• Problem to work on
Whenever a line in the records below contains "name", pick it out.

-- Given records follows --

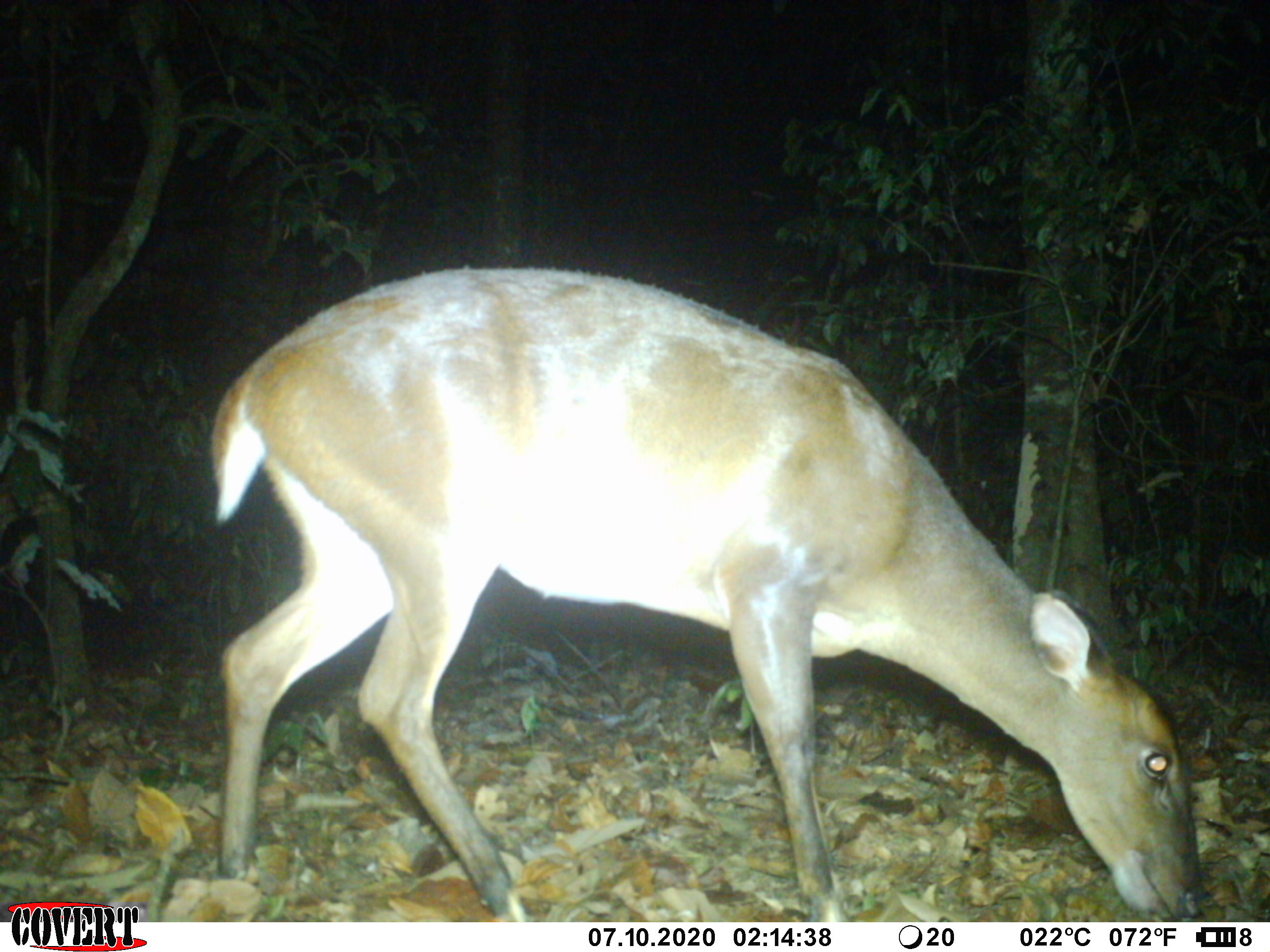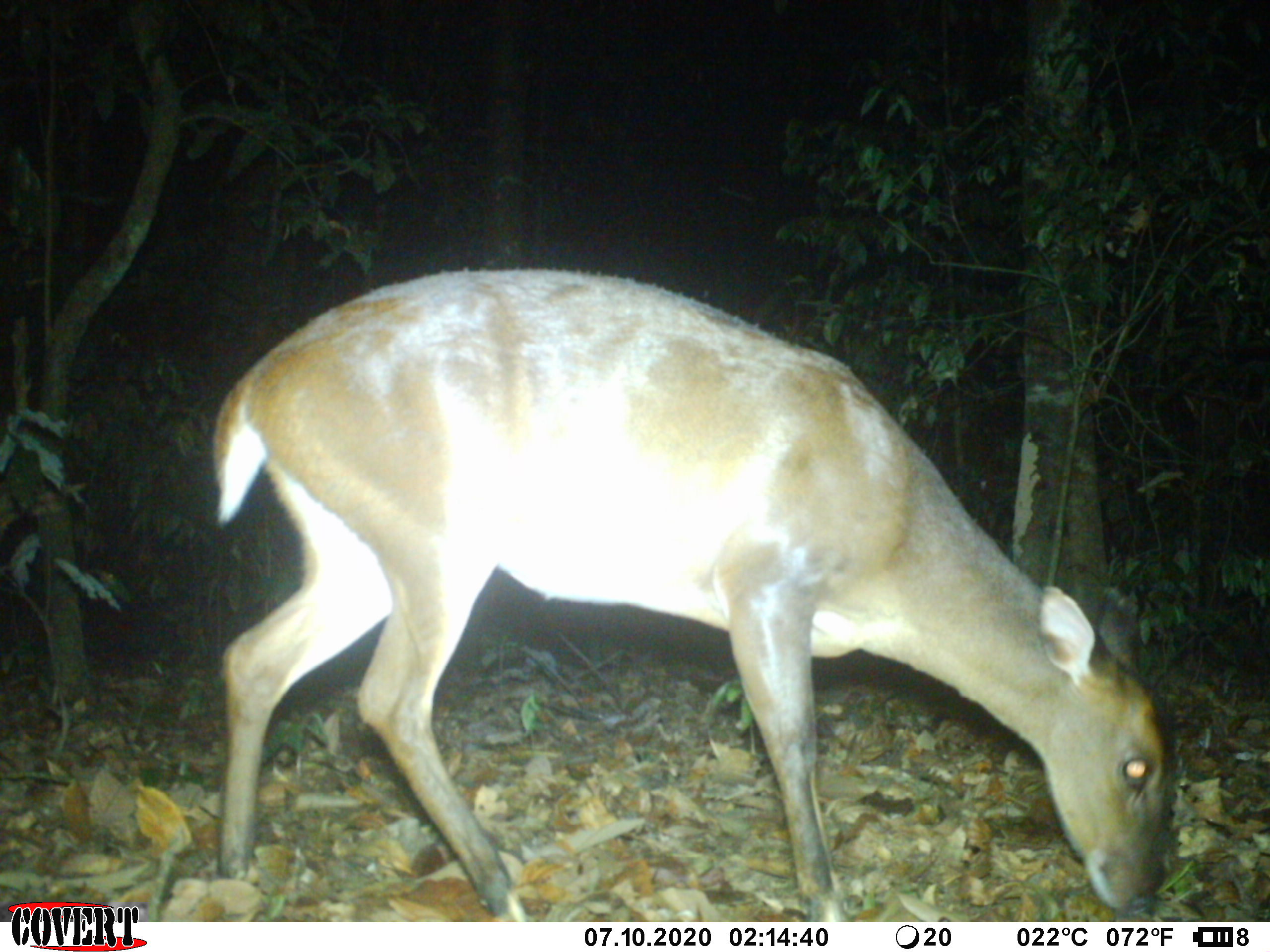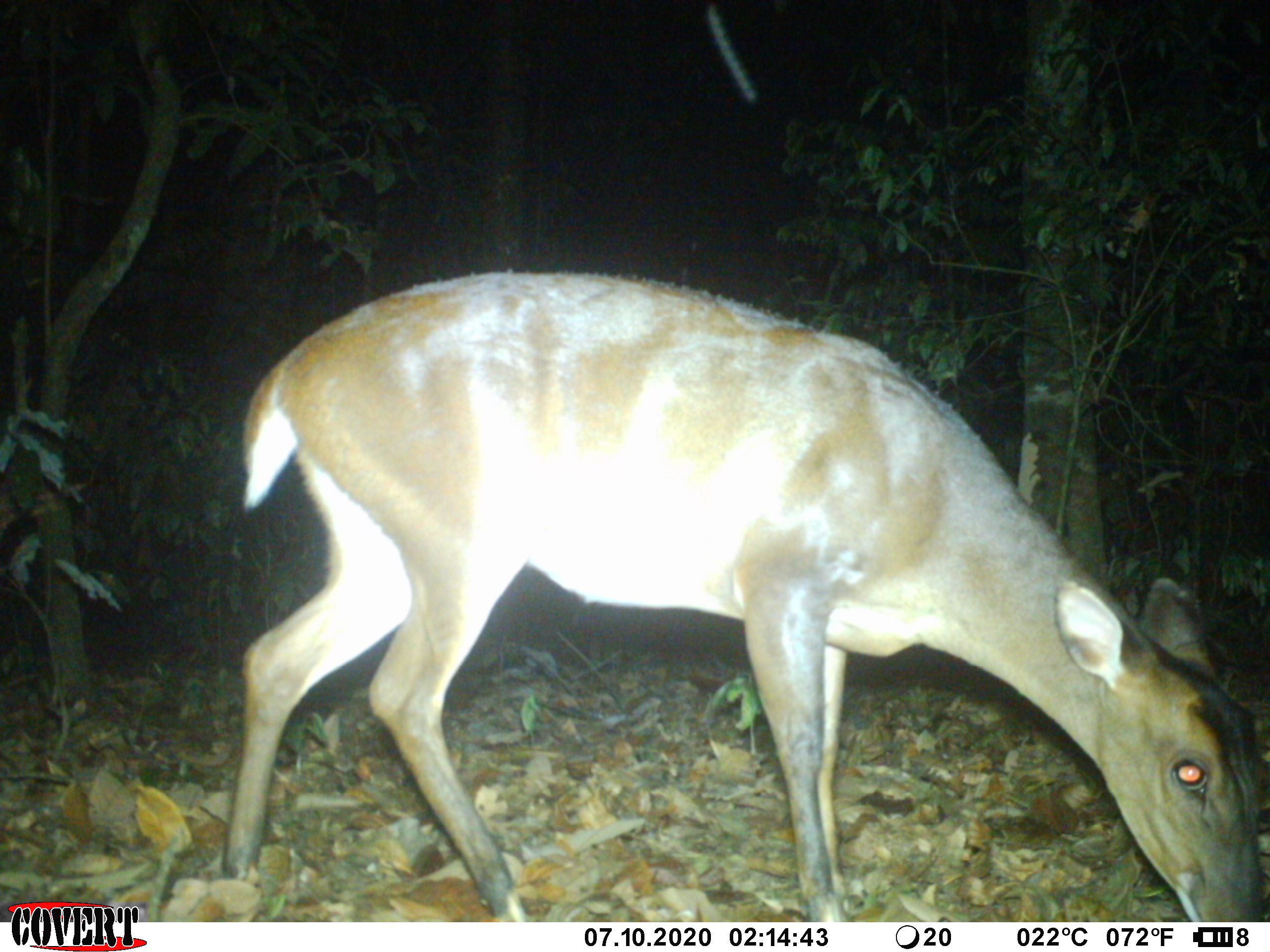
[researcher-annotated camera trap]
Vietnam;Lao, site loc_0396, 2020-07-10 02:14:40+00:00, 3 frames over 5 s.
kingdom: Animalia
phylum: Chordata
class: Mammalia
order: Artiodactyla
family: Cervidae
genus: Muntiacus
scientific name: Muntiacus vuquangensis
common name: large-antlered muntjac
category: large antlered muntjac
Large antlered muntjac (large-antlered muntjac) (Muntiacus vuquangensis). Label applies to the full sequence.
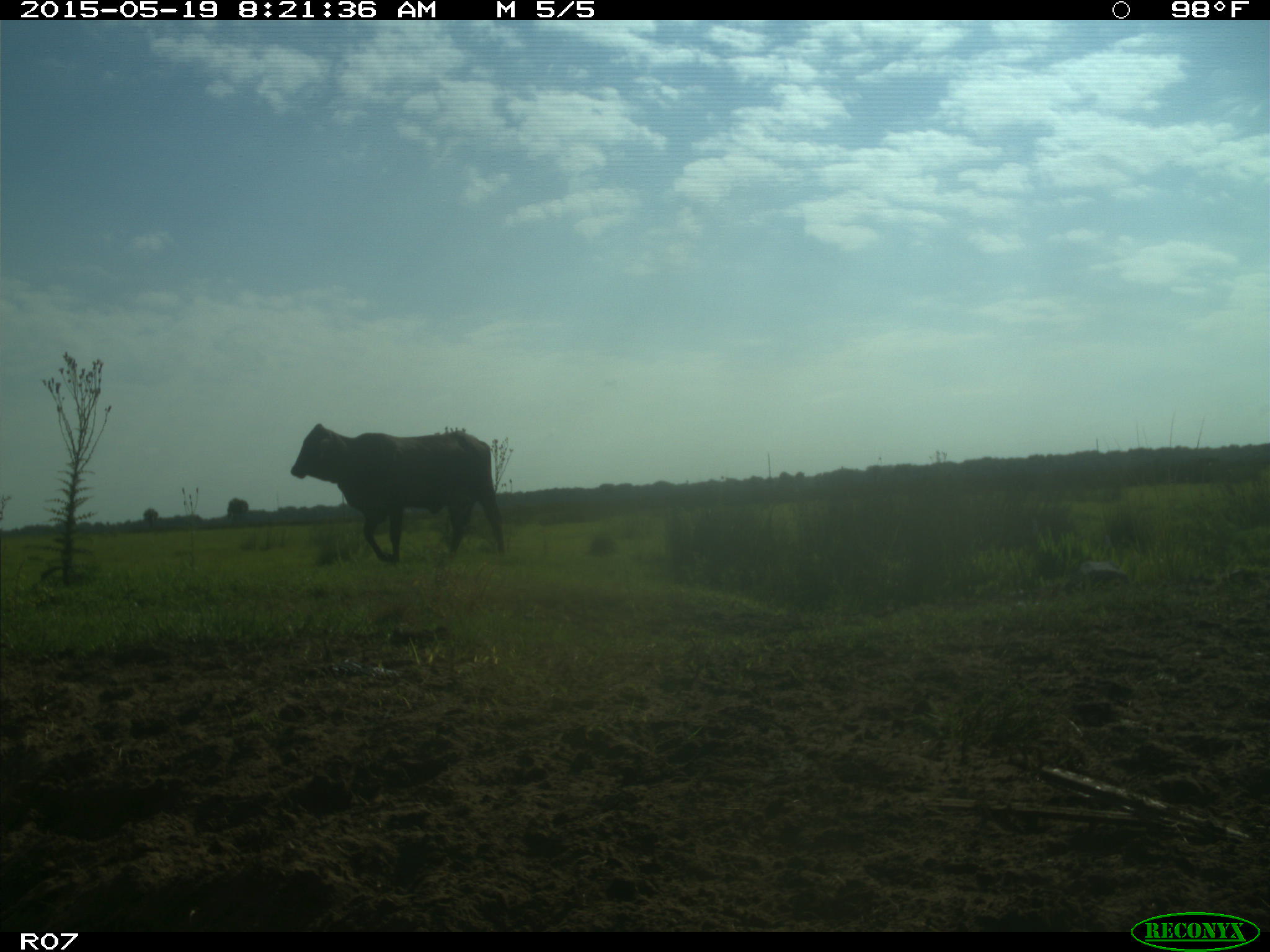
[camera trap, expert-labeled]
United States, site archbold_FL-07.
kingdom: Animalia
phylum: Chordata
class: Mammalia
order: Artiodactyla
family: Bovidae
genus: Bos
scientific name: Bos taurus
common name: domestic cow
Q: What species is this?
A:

-- Given records concluded --

• Answer to the exercise
scientific name: Muntiacus vuquangensis
common name: large-antlered muntjac
scientific name: Bos taurus
common name: domestic cow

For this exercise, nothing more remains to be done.